Newspapers analyse Hague's foreign policy speech
"Friends not lapdogs" - that's the Daily Telegraph's take on a speech by Foreign Secretary William Hague about the UK's place in the world.
"He realises that friendship does not have to equal agreement," it adds.
The Times thinks Mr Hague may ultimately want Britain to "retreat from a central place in the world".
And the Financial Times agrees that he "set the tone for a pragmatic approach" which recognises that, globally, "power is shifting south and east".
"C'mon Andy!" cheers the Daily Mirror. No pressure, but he "may never get a better chance to win Wimbledon and end 74 years of tennis hurt".
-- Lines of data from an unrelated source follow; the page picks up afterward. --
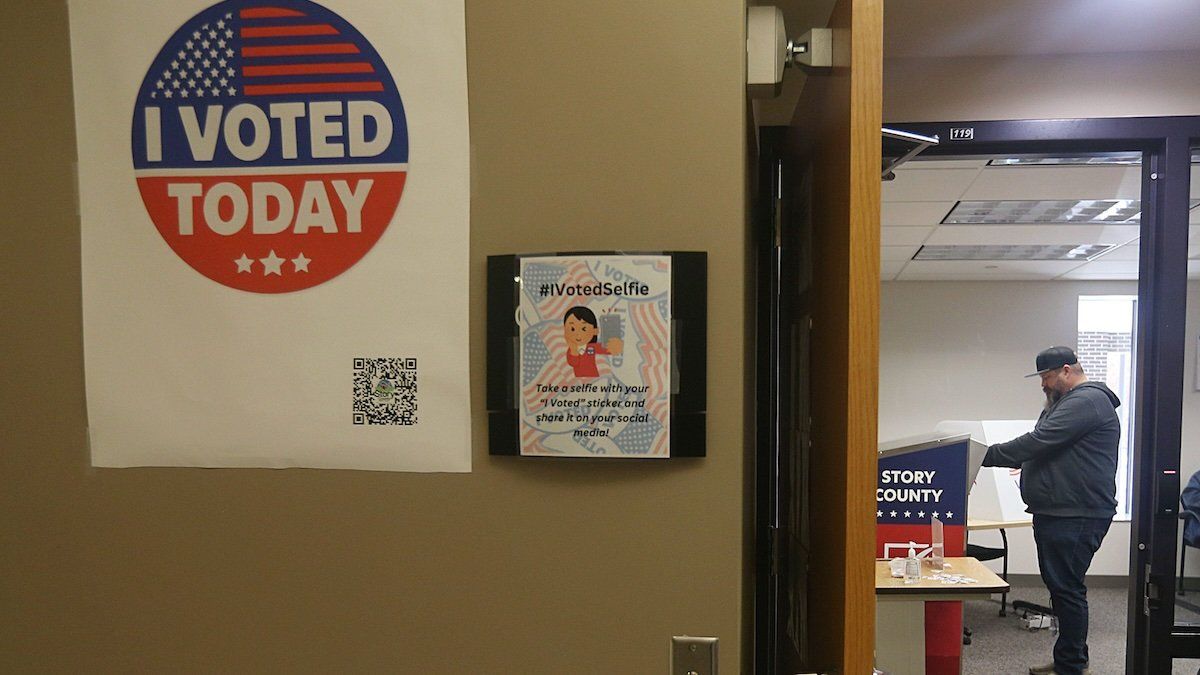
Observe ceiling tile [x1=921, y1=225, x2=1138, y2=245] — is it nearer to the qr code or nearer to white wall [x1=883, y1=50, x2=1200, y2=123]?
white wall [x1=883, y1=50, x2=1200, y2=123]

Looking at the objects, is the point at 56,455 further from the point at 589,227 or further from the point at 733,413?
the point at 733,413

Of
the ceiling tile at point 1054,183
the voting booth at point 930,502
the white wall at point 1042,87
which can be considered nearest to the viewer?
the white wall at point 1042,87

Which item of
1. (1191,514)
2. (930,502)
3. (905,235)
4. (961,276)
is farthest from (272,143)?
(961,276)

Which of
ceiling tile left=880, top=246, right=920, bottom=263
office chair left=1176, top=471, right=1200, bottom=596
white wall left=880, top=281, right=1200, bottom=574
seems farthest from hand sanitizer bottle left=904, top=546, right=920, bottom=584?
white wall left=880, top=281, right=1200, bottom=574

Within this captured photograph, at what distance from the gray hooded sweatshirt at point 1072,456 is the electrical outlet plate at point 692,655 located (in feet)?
9.10

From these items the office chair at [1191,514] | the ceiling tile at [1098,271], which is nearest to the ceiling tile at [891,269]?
the ceiling tile at [1098,271]

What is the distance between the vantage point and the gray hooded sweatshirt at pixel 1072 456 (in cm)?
335

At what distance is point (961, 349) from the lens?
6273mm

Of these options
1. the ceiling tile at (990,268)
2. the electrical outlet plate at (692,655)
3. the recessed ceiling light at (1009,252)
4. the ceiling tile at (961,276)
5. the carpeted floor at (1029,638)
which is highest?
the recessed ceiling light at (1009,252)

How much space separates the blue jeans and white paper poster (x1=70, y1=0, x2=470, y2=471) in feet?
10.7

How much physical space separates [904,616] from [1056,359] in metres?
1.96

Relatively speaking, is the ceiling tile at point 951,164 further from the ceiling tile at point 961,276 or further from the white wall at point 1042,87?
the ceiling tile at point 961,276

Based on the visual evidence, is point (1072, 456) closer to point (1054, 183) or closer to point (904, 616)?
point (1054, 183)

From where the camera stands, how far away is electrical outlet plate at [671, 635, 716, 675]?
3.32 feet
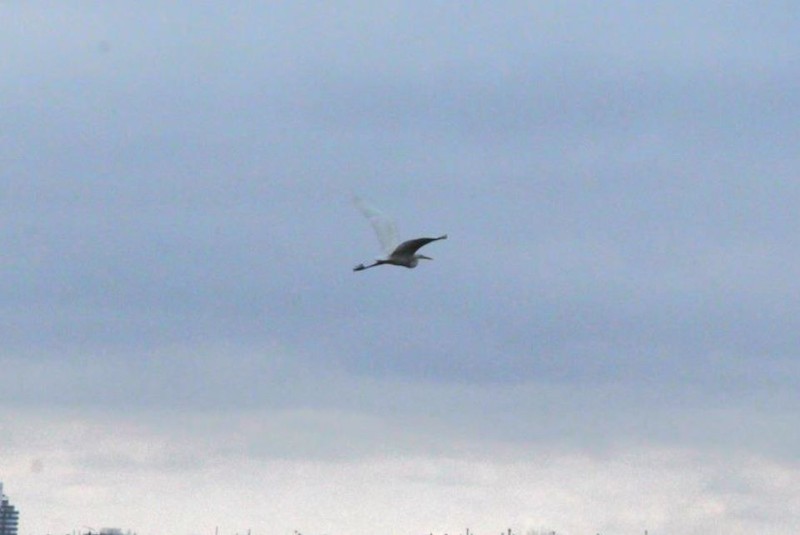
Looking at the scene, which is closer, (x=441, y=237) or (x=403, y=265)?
(x=441, y=237)

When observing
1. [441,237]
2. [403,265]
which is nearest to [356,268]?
[403,265]

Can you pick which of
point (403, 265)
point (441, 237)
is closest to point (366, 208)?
point (403, 265)

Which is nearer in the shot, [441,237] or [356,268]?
[441,237]

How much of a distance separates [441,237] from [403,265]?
18.0 meters

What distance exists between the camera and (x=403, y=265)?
510 ft

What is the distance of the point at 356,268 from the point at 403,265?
375 cm

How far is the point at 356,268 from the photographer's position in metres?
154

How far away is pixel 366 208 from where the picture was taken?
158 meters

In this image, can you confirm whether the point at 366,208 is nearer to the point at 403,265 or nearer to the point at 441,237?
the point at 403,265

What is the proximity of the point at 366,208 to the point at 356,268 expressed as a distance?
236 inches

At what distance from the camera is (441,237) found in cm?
13775

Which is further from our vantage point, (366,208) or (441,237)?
(366,208)

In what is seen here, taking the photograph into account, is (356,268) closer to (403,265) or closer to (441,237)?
(403,265)
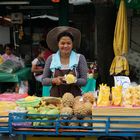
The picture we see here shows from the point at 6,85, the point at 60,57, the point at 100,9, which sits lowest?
the point at 6,85

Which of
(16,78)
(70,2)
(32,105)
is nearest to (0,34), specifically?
(70,2)

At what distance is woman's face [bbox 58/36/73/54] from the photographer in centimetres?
392

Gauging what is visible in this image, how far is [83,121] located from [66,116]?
0.16m

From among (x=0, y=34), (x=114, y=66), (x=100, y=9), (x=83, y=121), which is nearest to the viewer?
(x=83, y=121)

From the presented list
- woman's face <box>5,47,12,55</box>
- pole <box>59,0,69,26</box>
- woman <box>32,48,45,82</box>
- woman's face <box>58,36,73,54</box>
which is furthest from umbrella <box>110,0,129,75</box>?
woman's face <box>58,36,73,54</box>

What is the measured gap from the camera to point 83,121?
2.79 meters

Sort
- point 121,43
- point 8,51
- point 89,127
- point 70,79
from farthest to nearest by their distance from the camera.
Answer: point 8,51 < point 121,43 < point 70,79 < point 89,127

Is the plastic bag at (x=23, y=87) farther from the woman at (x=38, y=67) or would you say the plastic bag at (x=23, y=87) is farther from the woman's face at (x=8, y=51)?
the woman's face at (x=8, y=51)

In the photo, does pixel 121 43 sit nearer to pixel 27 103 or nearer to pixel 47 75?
pixel 47 75

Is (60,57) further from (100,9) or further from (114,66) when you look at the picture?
(100,9)

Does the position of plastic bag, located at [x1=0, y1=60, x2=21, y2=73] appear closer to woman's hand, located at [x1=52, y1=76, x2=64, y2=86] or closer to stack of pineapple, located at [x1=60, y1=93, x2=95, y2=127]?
woman's hand, located at [x1=52, y1=76, x2=64, y2=86]

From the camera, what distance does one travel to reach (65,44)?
392 cm

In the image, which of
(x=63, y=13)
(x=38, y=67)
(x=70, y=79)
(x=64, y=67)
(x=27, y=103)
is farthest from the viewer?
(x=63, y=13)

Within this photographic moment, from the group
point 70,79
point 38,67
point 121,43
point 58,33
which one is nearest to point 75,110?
point 70,79
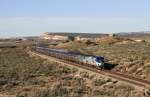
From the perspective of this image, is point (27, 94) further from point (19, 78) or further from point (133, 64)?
point (133, 64)

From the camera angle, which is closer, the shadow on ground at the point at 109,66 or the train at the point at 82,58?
the train at the point at 82,58

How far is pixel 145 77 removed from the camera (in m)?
52.9

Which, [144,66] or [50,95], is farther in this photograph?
[144,66]

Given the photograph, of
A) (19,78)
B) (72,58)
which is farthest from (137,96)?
(72,58)

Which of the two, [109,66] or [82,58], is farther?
[82,58]

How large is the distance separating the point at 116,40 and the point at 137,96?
12332cm

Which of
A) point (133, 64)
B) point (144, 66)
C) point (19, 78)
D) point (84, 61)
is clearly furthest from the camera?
point (84, 61)

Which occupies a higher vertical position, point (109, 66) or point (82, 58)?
point (82, 58)

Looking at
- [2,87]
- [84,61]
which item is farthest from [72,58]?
[2,87]

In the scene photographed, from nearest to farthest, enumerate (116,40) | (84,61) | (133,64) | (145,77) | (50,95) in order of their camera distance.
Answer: (50,95) < (145,77) < (133,64) < (84,61) < (116,40)

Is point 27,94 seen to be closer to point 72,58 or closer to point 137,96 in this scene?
point 137,96

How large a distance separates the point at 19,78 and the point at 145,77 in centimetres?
1732

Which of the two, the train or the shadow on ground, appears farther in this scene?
the shadow on ground

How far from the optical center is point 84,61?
76.0m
"Make Britain great Andy," pleads the Daily Star in a similarly optimistic vein.
The Sun, meanwhile, comes up with 25 reasons why it is not a problem for English sports fans to support Murray, despite him being a Scot.
Among them, number 16: "He wears socks with shorts, a quintessentially English summer fashion statement."
There are mixed views on the decision by Charles Saatchi to hand over his collection of modern art to the nation.
"A welcome addition to our cultural landscape," writes Michael Glover in the Independent, although he admits: "Saatchi has bought much rubbish in his time."
This sentiment is echoed by Adrian Searle in the Guardian.
"Exhibitions at the Saatchi are invariably incoherent - next to the good there is plenty that is bad or mediocre," he thinks.
Rich and poor
The Daily Express is furious at the "swine flu debacle" - the spending of £1.2bn on dealing with the outbreak.
"Whitehall departments must be made to remember they are the custodians of taxpayers' money - and there isn't much of it left," it insists.
In other health matters, the Daily Mail attacks a failure to narrow the life expectancy gap between rich and poor.
It is "yet more proof that there is little connection between increased NHS spending and better results for patients".